# Provided text
*** Block opens ***
Thanks for the response by the way. :thumbsup:


----------



## LGFugate (Sep 11, 2000)

I'm not looking to start a FIRESTORM, but I prefer Kyle as Green Lantern to Hal. After all, Kyle brought back the Guardians that Hal had killed.

:thumbsup:


----------



## BatToys (Feb 4, 2002)

Will Iron Man be in an Aurora style box and graphics? "All Plastic Assembly Kit."

Painting cover like the first Superman or a Carmine Infantino inked drawing?


----------



## Capt. Krik (May 26, 2001)

Moebius said:


> Hope you like what we do with Marvel!


If they turn out anything like the Conan sculpt they are going to be fantastic.


----------



## xsavoie (Jun 29, 1999)

I know that DC comics was selling a few years ago,Superman flying over Supergirl that had crashed in her rocket coming from Krypton,old comic book style.Real nice.:thumbsup:


----------



## Moebius (Mar 15, 2007)

BatToys said:


> Will Iron Man be in an Aurora style box and graphics? "All Plastic Assembly Kit."
> 
> Painting cover like the first Superman or a Carmine Infantino inked drawing?
*** Block closes ***
# Dataset
*** Block opens ***
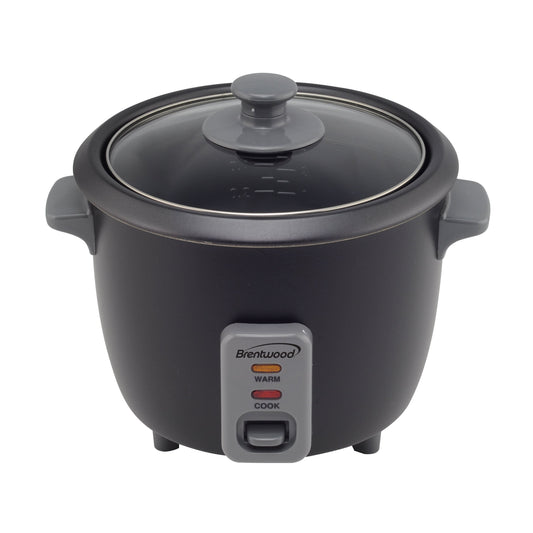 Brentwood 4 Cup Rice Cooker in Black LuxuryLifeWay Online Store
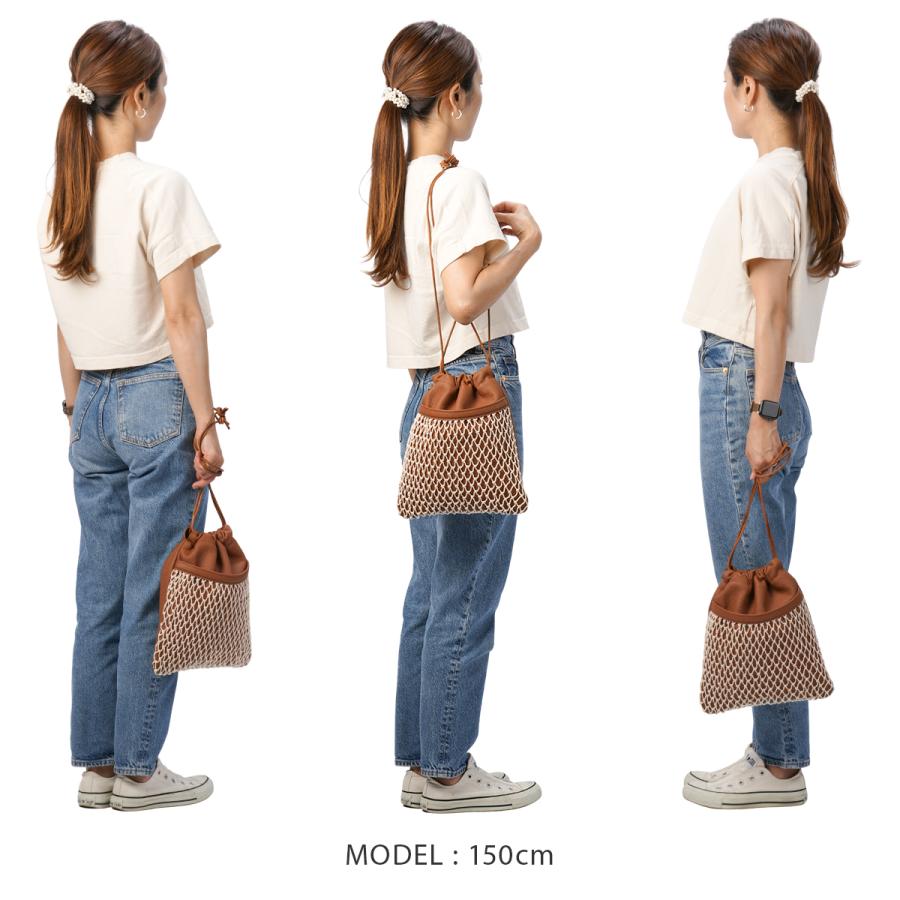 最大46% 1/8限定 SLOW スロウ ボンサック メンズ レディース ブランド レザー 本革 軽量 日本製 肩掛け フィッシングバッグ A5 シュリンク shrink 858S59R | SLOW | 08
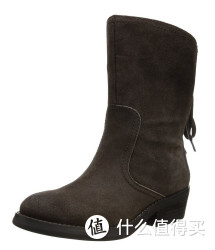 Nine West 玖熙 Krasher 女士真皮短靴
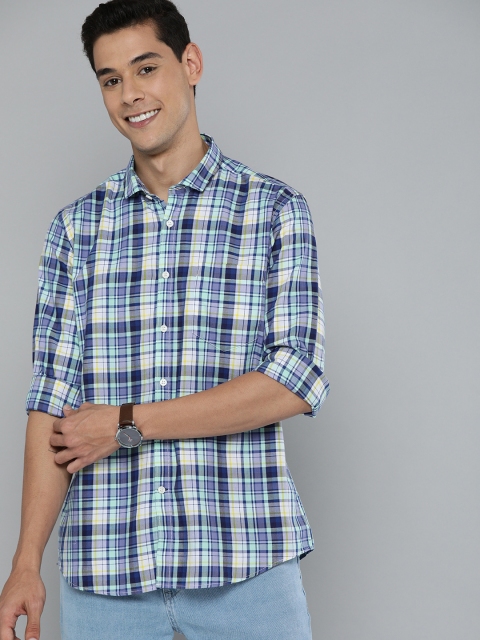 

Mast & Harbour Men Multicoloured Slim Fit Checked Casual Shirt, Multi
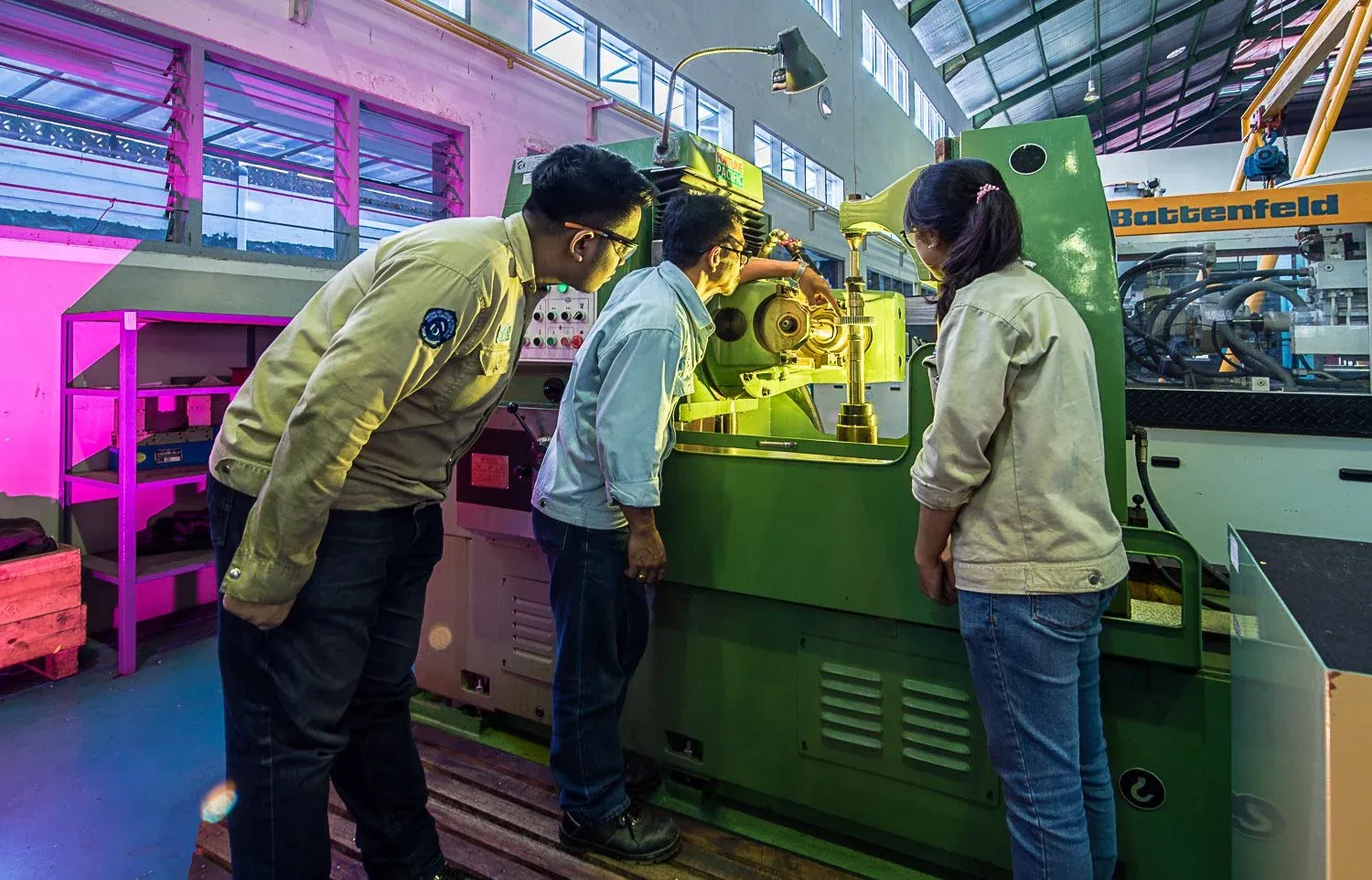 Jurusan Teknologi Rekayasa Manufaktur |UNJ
*** Block closes ***
*** Block opens ***
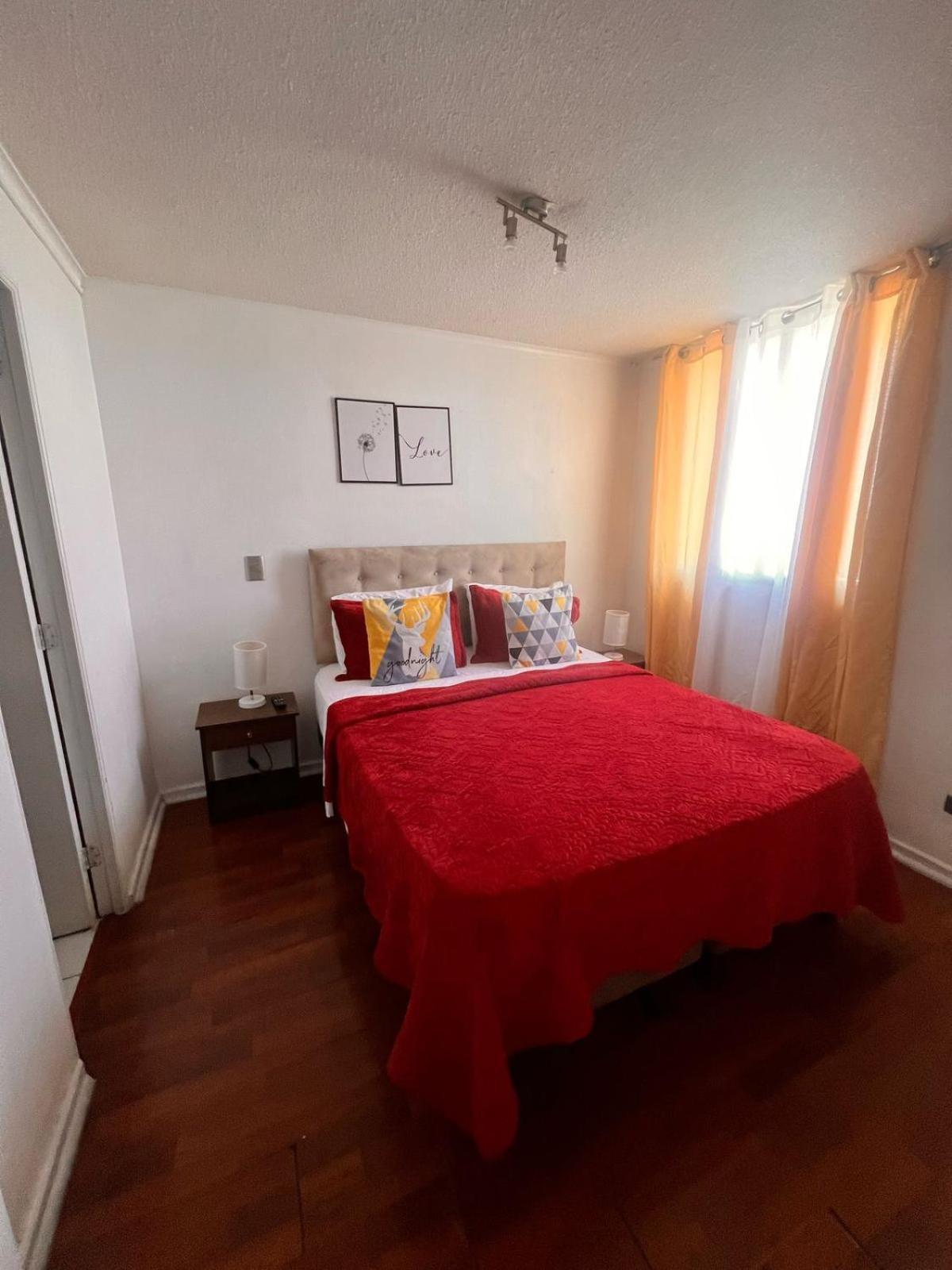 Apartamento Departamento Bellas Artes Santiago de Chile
*** Block closes ***
*** Block opens ***
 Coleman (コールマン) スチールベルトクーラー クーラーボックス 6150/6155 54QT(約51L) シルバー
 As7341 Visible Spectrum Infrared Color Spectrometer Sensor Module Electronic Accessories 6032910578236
*** Block closes ***
# Tasks and exercises
1. Could you switch "Casual" to "Formal" in the rows starting at "Mast & Harbour" and ending at "Jurusan Teknologi Rekayasa Manufaktur |UNJ", giving back only those rows with the pictures left out?
2. Would you proceed with the comic model kit forum thread from where it stops?

# Answers provided
1.
Mast & Harbour Men Multicoloured Slim Fit Checked Formal Shirt, Multi
 Jurusan Teknologi Rekayasa Manufaktur |UNJ

2.
I seriously doubt Marvel would approve anything like that. They have a style they like to follow for film related packaging and I know they'll make me stick close to it. Sorry!


----------



## Geoff Boaz (Jan 1, 1970)

Moebius said:


> I seriously doubt Marvel would approve anything like that. They have a style they like to follow for film related packaging and I know they'll make me stick close to it. Sorry!


But the film will be WAY gone (out of theaters) by then???

I understand the need to leverage marketing, and brand identity (I work in Marketing) but the movie will be a done deal by that time. Maybe the DVD release can get some milage out of a movie tie in package design, but Iron Man himself, sans movie tie-in, also stands as a brand alone.

With Marvel allowing PL to reissue Hulk, Spidey and Cap America in retro style packaging they may also allow a hybrid contemporary-retro take on the package. The Iron Man armor would be modern, logo modern, but the actual art style an AURORA-isk painting that has the feel of the Conan box. Worth a shot to ask.

Or, ask if you could develop variant package box art; one modern style, one retro-aurora style. MARVEL loves the variant packaging idea no doubt. They practically invented the variant comic book cover sham.

This has been a fun thread.


----------



## iamweasel (Aug 14, 2000)

I would soooooooooooooo love a kit of the Movie Ironman. Been a major fan of that character all my life and now....*faints*


----------



## Night-Owl (Mar 17, 2000)

_"Hope you like what we do with Marvel!"_

With your track record so far I'm sure _like _will be an understatement!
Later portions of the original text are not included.